> [Records from a dataset]
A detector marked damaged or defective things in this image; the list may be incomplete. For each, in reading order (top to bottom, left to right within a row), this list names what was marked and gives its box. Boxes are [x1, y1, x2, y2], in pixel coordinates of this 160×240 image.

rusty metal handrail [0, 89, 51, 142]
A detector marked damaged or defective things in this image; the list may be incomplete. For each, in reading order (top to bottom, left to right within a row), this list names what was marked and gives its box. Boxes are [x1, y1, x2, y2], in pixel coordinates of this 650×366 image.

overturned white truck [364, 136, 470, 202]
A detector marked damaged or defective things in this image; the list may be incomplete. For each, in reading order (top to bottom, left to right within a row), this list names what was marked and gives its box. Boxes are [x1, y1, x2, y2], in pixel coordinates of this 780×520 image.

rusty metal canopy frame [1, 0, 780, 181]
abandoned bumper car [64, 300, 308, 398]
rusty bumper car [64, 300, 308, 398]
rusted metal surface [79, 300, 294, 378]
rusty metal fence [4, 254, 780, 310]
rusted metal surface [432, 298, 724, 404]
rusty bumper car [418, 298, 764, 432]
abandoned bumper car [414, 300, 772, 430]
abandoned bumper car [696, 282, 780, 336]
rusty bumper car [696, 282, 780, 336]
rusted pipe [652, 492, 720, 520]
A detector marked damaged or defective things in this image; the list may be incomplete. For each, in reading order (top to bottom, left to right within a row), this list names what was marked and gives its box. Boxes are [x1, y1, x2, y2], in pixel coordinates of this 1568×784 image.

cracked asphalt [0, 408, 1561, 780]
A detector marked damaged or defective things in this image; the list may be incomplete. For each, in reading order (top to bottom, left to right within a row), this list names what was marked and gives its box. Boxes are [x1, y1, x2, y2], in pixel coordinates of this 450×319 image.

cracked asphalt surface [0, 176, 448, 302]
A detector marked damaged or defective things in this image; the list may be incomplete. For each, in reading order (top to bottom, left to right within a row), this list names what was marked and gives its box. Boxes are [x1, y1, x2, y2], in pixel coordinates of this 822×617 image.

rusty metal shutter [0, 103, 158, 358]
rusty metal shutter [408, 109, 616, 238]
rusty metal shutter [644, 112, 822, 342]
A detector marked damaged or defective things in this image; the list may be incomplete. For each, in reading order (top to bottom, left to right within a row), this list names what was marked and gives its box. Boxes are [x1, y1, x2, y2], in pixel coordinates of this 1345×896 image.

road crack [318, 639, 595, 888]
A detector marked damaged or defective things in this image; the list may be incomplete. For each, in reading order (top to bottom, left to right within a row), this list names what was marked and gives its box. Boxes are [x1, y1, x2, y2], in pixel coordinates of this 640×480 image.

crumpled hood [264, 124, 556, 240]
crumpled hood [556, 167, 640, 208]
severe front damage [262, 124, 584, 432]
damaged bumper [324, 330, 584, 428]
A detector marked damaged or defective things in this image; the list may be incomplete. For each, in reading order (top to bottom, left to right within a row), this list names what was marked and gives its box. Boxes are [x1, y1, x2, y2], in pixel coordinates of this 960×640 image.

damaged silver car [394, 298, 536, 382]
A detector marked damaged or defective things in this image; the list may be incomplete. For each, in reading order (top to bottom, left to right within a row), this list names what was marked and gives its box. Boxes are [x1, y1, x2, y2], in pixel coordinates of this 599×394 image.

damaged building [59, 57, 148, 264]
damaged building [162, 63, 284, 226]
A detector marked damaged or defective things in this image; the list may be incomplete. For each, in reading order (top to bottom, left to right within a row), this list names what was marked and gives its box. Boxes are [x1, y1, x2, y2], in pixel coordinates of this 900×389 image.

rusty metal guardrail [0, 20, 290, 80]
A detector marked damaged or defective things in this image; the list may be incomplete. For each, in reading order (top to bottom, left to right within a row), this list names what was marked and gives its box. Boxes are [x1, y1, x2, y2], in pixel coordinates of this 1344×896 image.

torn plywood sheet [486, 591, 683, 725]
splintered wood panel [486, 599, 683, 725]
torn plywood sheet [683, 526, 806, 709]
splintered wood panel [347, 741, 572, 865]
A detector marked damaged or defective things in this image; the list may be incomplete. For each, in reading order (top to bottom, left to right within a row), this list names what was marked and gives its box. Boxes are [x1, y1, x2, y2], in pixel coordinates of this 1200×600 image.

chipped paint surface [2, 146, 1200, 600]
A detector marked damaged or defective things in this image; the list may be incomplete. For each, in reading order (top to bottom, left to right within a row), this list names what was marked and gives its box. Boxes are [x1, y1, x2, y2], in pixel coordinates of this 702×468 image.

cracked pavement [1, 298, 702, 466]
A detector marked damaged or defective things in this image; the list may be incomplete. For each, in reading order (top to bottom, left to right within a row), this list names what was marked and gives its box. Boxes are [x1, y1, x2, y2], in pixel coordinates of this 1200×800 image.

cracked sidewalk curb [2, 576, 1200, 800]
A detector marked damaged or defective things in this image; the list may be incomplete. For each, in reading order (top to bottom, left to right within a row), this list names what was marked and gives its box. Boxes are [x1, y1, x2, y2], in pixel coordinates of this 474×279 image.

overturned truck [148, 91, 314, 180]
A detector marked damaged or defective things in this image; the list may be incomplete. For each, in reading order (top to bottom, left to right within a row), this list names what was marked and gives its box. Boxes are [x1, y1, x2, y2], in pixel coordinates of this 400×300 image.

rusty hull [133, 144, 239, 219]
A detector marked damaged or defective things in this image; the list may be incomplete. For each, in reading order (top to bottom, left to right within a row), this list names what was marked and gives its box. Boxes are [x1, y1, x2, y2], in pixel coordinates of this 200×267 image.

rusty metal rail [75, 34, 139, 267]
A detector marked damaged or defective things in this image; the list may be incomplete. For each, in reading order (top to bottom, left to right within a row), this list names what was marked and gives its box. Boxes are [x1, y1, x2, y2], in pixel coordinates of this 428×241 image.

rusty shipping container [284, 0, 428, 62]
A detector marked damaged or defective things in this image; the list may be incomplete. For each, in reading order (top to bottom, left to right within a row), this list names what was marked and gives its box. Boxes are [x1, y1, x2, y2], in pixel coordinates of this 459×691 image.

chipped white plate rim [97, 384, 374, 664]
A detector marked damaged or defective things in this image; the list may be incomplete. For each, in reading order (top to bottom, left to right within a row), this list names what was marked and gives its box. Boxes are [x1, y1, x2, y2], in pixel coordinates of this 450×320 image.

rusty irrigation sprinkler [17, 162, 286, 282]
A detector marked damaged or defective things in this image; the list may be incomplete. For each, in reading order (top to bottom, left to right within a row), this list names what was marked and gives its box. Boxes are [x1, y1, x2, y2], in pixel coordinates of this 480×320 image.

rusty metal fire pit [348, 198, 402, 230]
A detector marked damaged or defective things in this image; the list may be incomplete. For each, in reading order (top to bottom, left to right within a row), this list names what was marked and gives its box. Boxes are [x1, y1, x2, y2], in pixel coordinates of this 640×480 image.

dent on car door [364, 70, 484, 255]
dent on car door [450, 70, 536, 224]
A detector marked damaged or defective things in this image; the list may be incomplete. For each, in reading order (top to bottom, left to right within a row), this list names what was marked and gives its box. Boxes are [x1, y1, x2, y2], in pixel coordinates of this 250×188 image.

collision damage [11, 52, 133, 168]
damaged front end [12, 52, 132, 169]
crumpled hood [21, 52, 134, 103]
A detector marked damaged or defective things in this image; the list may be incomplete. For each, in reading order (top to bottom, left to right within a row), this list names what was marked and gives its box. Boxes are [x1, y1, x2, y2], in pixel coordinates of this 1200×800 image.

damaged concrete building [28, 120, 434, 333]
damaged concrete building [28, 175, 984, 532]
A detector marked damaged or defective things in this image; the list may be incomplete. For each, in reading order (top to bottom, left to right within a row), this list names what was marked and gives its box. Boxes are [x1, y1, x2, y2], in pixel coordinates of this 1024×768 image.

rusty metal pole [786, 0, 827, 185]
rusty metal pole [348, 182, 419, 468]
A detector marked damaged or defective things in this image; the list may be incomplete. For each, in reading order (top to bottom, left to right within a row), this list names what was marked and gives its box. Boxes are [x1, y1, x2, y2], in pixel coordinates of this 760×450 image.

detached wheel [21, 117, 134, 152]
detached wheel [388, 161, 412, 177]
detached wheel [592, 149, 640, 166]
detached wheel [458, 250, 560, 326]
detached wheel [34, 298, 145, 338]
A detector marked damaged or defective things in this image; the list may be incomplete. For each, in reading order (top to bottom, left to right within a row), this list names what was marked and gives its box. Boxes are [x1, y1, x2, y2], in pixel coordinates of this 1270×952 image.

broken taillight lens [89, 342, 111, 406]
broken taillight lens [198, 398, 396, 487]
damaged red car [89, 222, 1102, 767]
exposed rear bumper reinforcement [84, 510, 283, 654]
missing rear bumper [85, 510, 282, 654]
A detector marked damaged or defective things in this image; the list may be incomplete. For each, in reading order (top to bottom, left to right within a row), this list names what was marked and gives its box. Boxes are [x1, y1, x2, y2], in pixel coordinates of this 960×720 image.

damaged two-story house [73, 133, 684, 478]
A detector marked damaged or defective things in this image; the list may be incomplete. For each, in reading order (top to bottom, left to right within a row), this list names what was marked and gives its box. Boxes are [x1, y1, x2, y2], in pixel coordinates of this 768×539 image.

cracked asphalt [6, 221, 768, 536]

> [INSTRUCTIONS TO FOLLOW]
Output the line containing "this 1270×952 image." and every line after it through the final line of the records above, exactly as written and nothing else.

> [EXERCISE ANSWER]
A detector marked damaged or defective things in this image; the list may be incomplete. For each, in reading order (top to bottom, left to right within a row), this list names what was marked and gives its box. Boxes are [x1, y1, x2, y2], in pixel coordinates of this 1270×952 image.

broken taillight lens [89, 342, 111, 406]
broken taillight lens [198, 398, 396, 487]
damaged red car [89, 222, 1102, 767]
exposed rear bumper reinforcement [84, 510, 283, 654]
missing rear bumper [85, 510, 282, 654]
A detector marked damaged or defective things in this image; the list may be incomplete. For each, in reading order (top to bottom, left to right within a row), this list names what was marked and gives its box. Boxes are [x1, y1, x2, y2], in pixel coordinates of this 960×720 image.

damaged two-story house [73, 133, 684, 478]
A detector marked damaged or defective things in this image; the list may be incomplete. For each, in reading order (top to bottom, left to right within a row), this list names what was marked and gives its box. Boxes are [x1, y1, x2, y2], in pixel coordinates of this 768×539 image.

cracked asphalt [6, 221, 768, 536]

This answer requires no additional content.